Retype every entry exactly, character for character.

--- START Data provided ---

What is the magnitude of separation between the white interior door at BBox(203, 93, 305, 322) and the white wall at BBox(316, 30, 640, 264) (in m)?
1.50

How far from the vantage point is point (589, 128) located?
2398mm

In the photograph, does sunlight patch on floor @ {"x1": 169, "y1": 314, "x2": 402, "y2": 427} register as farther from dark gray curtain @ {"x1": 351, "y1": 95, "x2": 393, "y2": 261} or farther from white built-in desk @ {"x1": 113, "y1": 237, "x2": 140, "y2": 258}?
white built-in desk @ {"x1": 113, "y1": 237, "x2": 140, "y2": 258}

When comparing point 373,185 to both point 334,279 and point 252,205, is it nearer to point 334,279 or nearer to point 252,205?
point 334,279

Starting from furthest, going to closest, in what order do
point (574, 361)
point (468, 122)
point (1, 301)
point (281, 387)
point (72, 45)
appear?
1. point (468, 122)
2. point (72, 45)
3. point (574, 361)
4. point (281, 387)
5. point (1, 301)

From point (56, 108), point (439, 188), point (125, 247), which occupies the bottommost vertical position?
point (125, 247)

--- END Data provided ---

▶ Correct output:
What is the magnitude of separation between the white interior door at BBox(203, 93, 305, 322) and the white wall at BBox(316, 30, 640, 264) (in m)?
1.50

How far from the vantage point is point (589, 128) located?
2398mm

In the photograph, does sunlight patch on floor @ {"x1": 169, "y1": 314, "x2": 402, "y2": 427} register as farther from dark gray curtain @ {"x1": 351, "y1": 95, "x2": 393, "y2": 261} or farther from white built-in desk @ {"x1": 113, "y1": 237, "x2": 140, "y2": 258}?
white built-in desk @ {"x1": 113, "y1": 237, "x2": 140, "y2": 258}

When comparing point 373,185 to both point 334,279 and point 252,205, is it nearer to point 334,279 or nearer to point 252,205?
point 334,279

Starting from furthest, going to closest, in what order do
point (574, 361)
point (468, 122)
point (1, 301)
point (281, 387)
point (72, 45)
appear?
1. point (468, 122)
2. point (72, 45)
3. point (574, 361)
4. point (281, 387)
5. point (1, 301)

From point (56, 108), point (439, 188), point (125, 247), which occupies the bottommost vertical position?
point (125, 247)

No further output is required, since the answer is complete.